**BRANO FORNITO**

#####

Doveva essere una guerra-lampo, genitrice di gloria per tutti, contro dei selvaggi male armati. Ed invece fu il disastro. Dopo 7 decenni di “pax sovietica” il Caucaso è tornato ad essere una delle zone più instabili e pericolose del pianeta. E come sempre accade in queste tragedie è l’umanità ad avere perso.
Sono tante le immagini che si affollano nella mente del cronista ora che ufficialmente, dal 16 aprile 2009, la guerra in Cecenia è finita. Indimenticabili sono gli occhi fieri di Akhmad Kadyrov, l’ex muftì che, ad inizio decennio, abbandonò con coraggio le file dei separatisti per diventare il centro delle strategie vincenti del Cremlino. Semplicemente gigantesca era la sua guardia del corpo, famose per il basso tasso di sopravvivenza con quel incarico. Lo sguardo triste delle adolescenti kamikaze, vestite di nero con ai fianchi le cinture piene di dinamite, ha colmato di orrore il mondo intero.

#####

**DATI FORNITI**
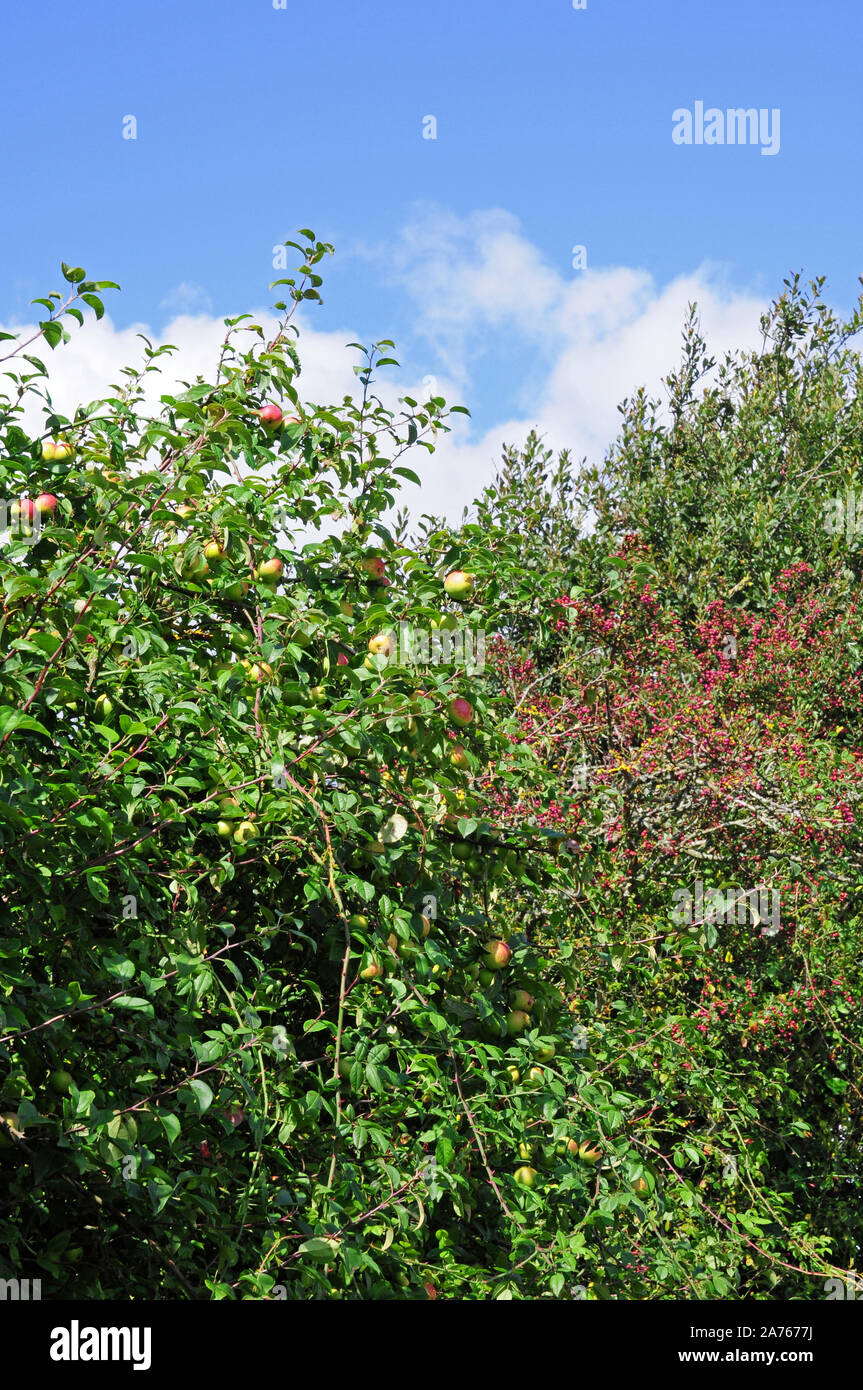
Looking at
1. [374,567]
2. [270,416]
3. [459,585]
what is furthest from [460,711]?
[270,416]

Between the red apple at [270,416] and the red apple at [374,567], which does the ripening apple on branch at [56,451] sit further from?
the red apple at [374,567]

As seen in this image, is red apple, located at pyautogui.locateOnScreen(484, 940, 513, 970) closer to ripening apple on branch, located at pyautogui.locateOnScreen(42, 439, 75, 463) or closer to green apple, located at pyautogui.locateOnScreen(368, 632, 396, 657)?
green apple, located at pyautogui.locateOnScreen(368, 632, 396, 657)

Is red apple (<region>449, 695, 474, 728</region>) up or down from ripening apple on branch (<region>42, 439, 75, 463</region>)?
down

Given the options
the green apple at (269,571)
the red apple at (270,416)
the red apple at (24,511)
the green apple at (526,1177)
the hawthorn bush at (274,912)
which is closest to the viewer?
the hawthorn bush at (274,912)

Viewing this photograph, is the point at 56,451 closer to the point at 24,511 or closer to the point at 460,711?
the point at 24,511

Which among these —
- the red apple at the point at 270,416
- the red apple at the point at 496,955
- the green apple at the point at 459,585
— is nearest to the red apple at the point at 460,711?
the green apple at the point at 459,585

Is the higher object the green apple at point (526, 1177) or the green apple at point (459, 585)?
the green apple at point (459, 585)

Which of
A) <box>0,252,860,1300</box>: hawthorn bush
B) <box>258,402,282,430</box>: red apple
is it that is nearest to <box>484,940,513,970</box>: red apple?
<box>0,252,860,1300</box>: hawthorn bush

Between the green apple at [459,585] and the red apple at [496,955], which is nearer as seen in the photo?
the red apple at [496,955]

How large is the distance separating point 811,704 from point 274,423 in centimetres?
524
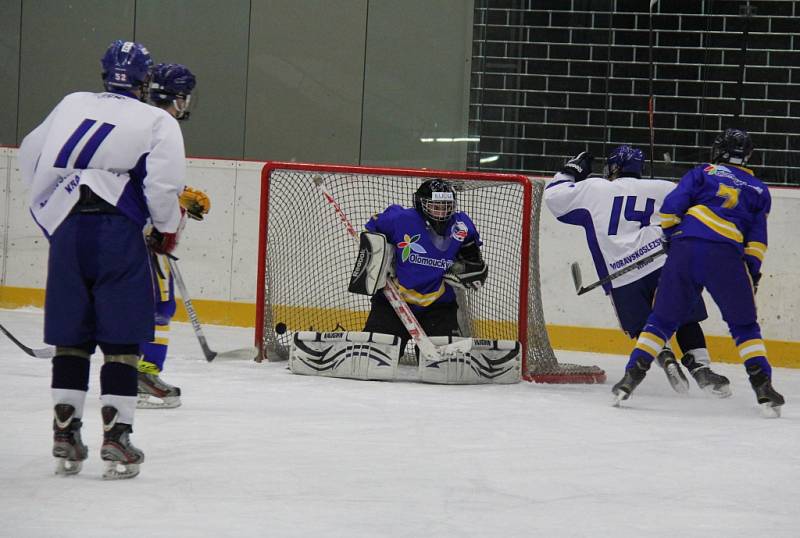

#####

**ESERCIZI**
(a) Per ciascuna affermazione indica se è in accordo con il brano sulla guerra in Cecenia. Rispondi sì o no e cita le parole decisive del brano.
(i) La guerra in Cecenia è finita ufficialmente il 16 aprile 2009.
(ii) Akhmad Kadyrov rimase sempre nelle file dei separatisti.
(iii) Prima di tornare instabile, il Caucaso aveva conosciuto 7 decenni di "pax sovietica".
(b) Riscrivi senza modifiche la parte del brano sulla guerra in Cecenia che comincia con "Sono tante le" e prosegue fino a "il mondo intero.".

**RISPOSTE PER ESERCIZIO**
(a)
(i) Sì: «ora che ufficialmente, dal 16 aprile 2009, la guerra in Cecenia è finita»
(ii) No: «abbandonò con coraggio le file dei separatisti»
(iii) Sì: «Dopo 7 decenni di “pax sovietica” il Caucaso è tornato ad essere una delle zone più instabili e pericolose del pianeta»

(b)
Sono tante le immagini che si affollano nella mente del cronista ora che ufficialmente, dal 16 aprile 2009, la guerra in Cecenia è finita. Indimenticabili sono gli occhi fieri di Akhmad Kadyrov, l’ex muftì che, ad inizio decennio, abbandonò con coraggio le file dei separatisti per diventare il centro delle strategie vincenti del Cremlino. Semplicemente gigantesca era la sua guardia del corpo, famose per il basso tasso di sopravvivenza con quel incarico. Lo sguardo triste delle adolescenti kamikaze, vestite di nero con ai fianchi le cinture piene di dinamite, ha colmato di orrore il mondo intero.